How to perform website load testing with JMeter and Visualize data using InfluxDB and Grafana
Hi there,
Being a developer can be both challenging and stressful, the joy however of every developer is building a usable product that is loved by the users. However, if your app or website becomes unstable and does not perform well under heavy load, you might lose the users as quickly as you gained them.
To avoid this, we do load testing. Load testing gives you the opportunity to gain insights into how your website or app will perform when it comes under heavy use. With this information, you will understand how effectively to optimize your application for such traffic.
Let's get right to it.
The tools we will need here include.
Apache JMeter - An open-source tool for Load testing apps, websites or APIs. This is the most important tool for this purpose, although viewing information directly on it might not be so easy, integrations with other data visualization tools make it much better. Click here to download
InfluxDB - Is a simple SQL database that has an integration with JMeter and will provide a means through which we will persist the data generated by JMeter with can later be read by database queries. Click here to download
Grafana - An excellent graphing tool that reads data from a varying number of sources and InfluxDB is one of them. Click here to download
So here is a diagrammatic representation of what will be accomplished in this article.
Now, let's run JMeter.
If you have it downloaded the package, usually a .tgz file, unzip and run the required binary for your operating system. In my case, i use linux,
Now, let's go through this step-wise,
STEP 1: Create a test plan, give it a name.
STEP 2: Right-click on the test plan to add a thread group (users)
Under the thread properties section, fill in the number of threads i.e. the number of users you want your load test to simulate. Ramp-up period is the amount of time you want the test to wait before adding another user (or thread) to the request. The loop count is how many times a single user needs to make requests. Other parameters are explanatory.
STEP 3: Next, is to add a config element, called 'HTTP Request Default' this does not need to contain any value if you have no defaults to set.
STEP 4: You can also add the HTTP Cookie manager to add cookies.
STEP 5: Now, you can add a 'sampler'. In this case, 'HTTP Request'. Here you can type in the IP or URL to the specific page(s) you want to test. If you need to test more than one page, you can add as many samplers as you would like.
NOTE: All thread groups will make requests on all the sampler you add. Hence if you have two samplers (HTTP request or any other type of request), and 200 users, that would mean 2 requests per user, hence, 400 requests.
STEP 6: Add a backend listener. Right-click on the thread group again and add > Listener > Backend Listener. In the 'backend listener implementation' select the option with influx DB. Now make the following setting.
influxdbUrl: localhost:8086/write?db=jmeter
The default port for influx DB is 8086. If you changed it, you can replace the 8086 to your influx DB port. Also if you notice the query parameter 'db=jmeter', that means you will need to create a database influx DB with the name JMeter. Here's how it's done in the terminal.

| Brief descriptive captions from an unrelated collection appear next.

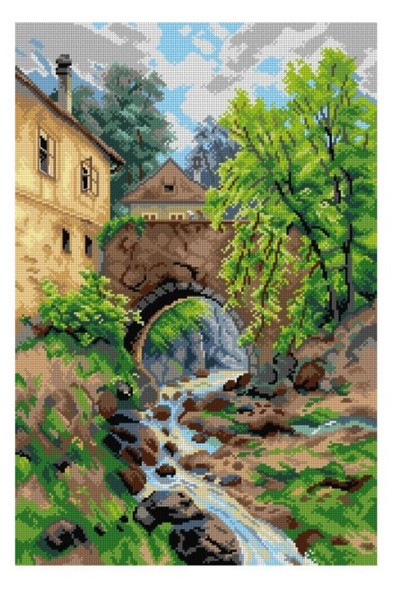 "A Bridge across Trattenenbach Brook" Printed Canvas for Cross Stitch Tapestry Gobelin Embroidery Orchidea 3255Q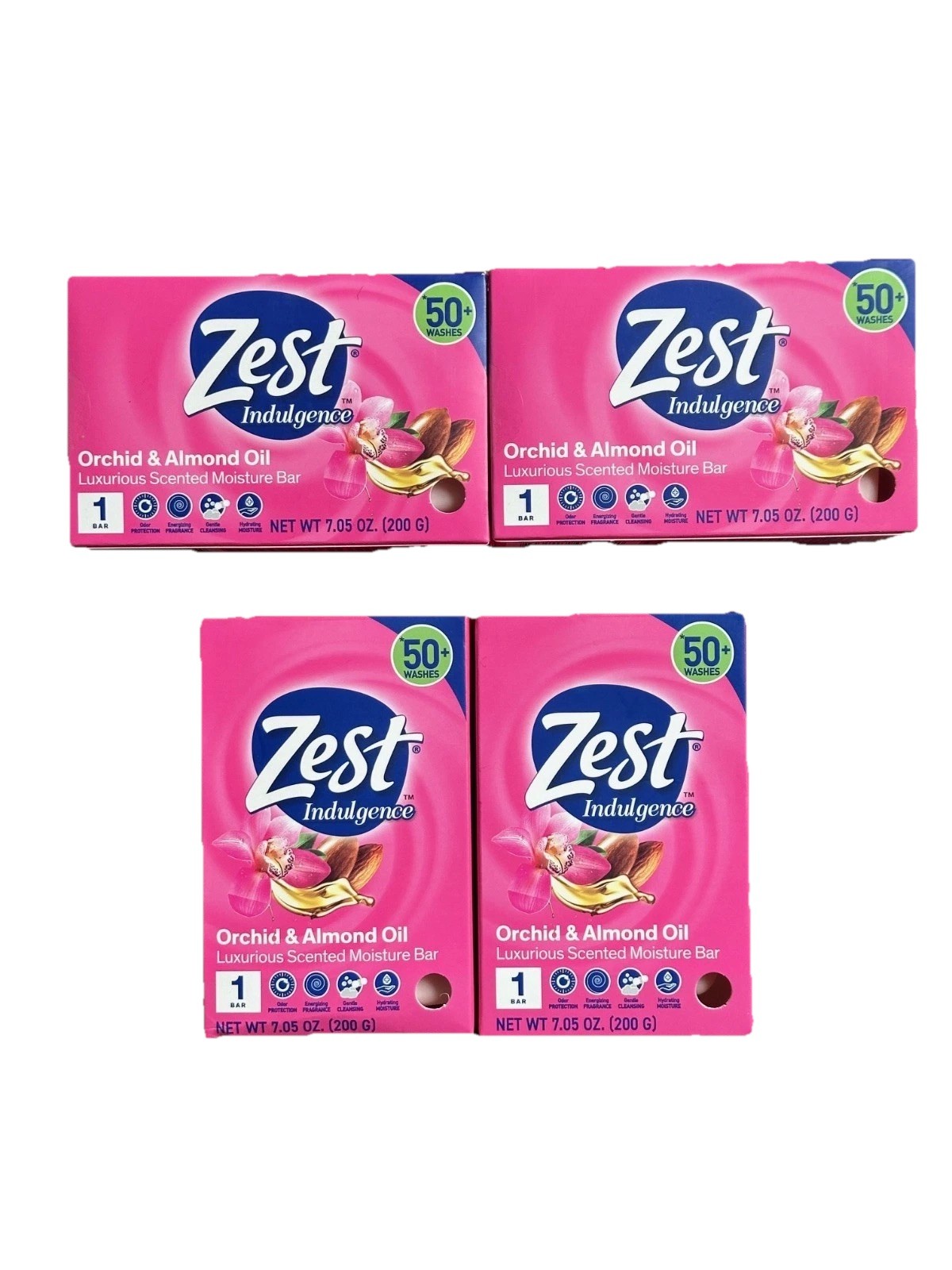 ZEST Bar Soap Moisturizing Lush Orchid & Almond Oil Large Bars 7.05oz Lot Of 4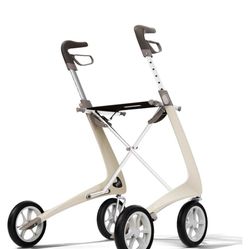 byACRE Carbon Ultralight Rollator Walker with Organizer Bag, Compact Track, Oyster White=R1-914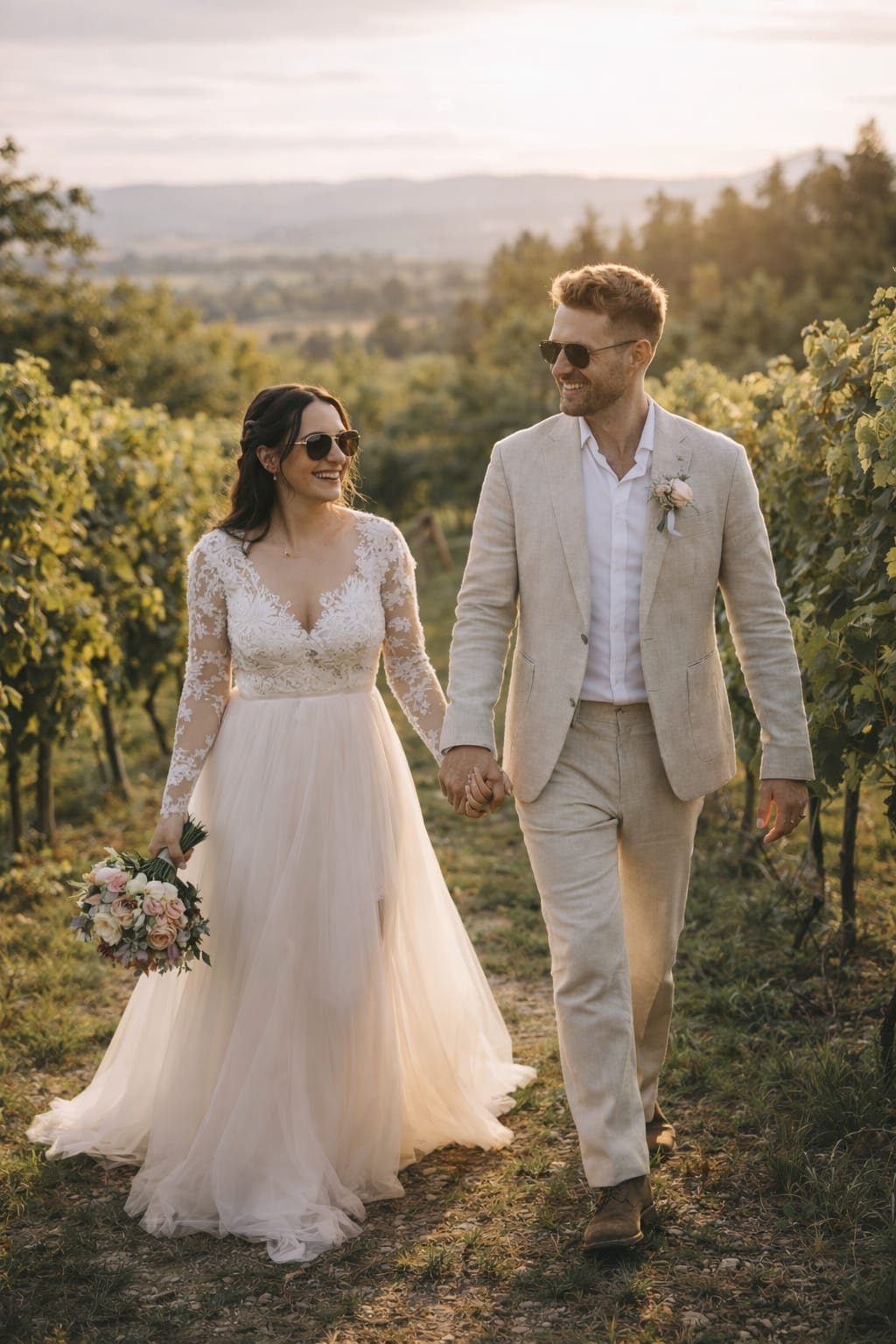 Fotógrafa de bodas en Sant Pere de Ribes pareja caminando entre viñedos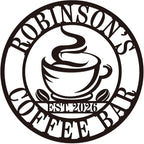 Personalized Coffee Bar Metal Sign, Custom Name Wall Art for Kitchen or Cafe, Coffee Station Decor, Housewarming Gift for Family or Couple, Custom Home Wall Ornament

STEP 7: Double-check all configurations JMeter. You may also want to double-check all configurations to make sure that they are all correct.
STEP 8: Run the test. There is a green play button at the top toolbar for running the test.
STEP 9: If successful, all your test information will now be saved in influx DB. You can look this up in the terminal to confirm.
STEP 10: Connect to Grafana. Usually, it is available on localhost:3000 by default. Login with the credentials you created when installing it. Now, we can create a dashboard for our JMeter test. Click on the ‘+’ sign on the left and select the dashboard.
STEP 11: Click on ‘Add Query’ to add influx DB. From the ‘Query’ dropdown select influx DB as the data source and that’s it! Grafana will show your test data in the graph! You may modify the default query to soothe your visualization.